Rows of spatial reasoning questions:
— BEGIN —

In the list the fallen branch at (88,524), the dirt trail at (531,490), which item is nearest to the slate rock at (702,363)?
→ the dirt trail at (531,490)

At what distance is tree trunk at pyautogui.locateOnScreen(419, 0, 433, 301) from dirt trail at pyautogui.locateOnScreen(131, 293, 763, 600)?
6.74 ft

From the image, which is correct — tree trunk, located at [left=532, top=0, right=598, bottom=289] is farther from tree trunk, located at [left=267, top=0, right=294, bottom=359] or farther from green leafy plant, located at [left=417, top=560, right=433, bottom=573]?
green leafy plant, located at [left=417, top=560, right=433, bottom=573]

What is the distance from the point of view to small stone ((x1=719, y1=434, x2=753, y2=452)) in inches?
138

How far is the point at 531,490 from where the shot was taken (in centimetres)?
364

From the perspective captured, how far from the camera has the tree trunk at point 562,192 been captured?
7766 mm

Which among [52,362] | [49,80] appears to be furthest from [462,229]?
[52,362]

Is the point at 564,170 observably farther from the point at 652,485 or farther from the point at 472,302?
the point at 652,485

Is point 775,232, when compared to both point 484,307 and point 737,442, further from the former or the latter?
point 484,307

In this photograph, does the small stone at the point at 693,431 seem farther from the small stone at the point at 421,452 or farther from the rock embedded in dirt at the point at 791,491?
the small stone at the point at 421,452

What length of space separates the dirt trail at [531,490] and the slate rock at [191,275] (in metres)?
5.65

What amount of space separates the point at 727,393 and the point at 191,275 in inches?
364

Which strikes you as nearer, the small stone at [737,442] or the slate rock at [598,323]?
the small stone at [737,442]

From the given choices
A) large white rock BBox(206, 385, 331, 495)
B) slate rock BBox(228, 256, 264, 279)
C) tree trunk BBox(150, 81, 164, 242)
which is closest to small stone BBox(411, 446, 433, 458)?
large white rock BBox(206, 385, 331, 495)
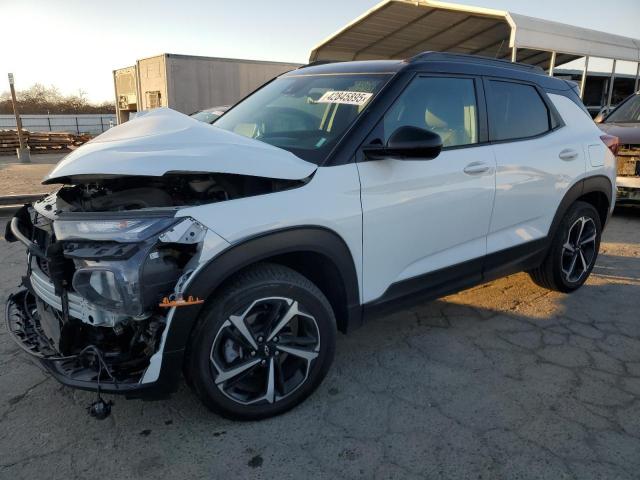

— END —

• **WHAT NEEDS TO BE DONE**
Identify each line in the rows above that contains the word "space", and copy those lines out in full.

• **RESPONSE TO THIS EXERCISE**
What length of space separates the dirt trail at [531,490] and the slate rock at [191,275] (in metres)?
What amount of space separates the point at 727,393 and the point at 191,275 in inches?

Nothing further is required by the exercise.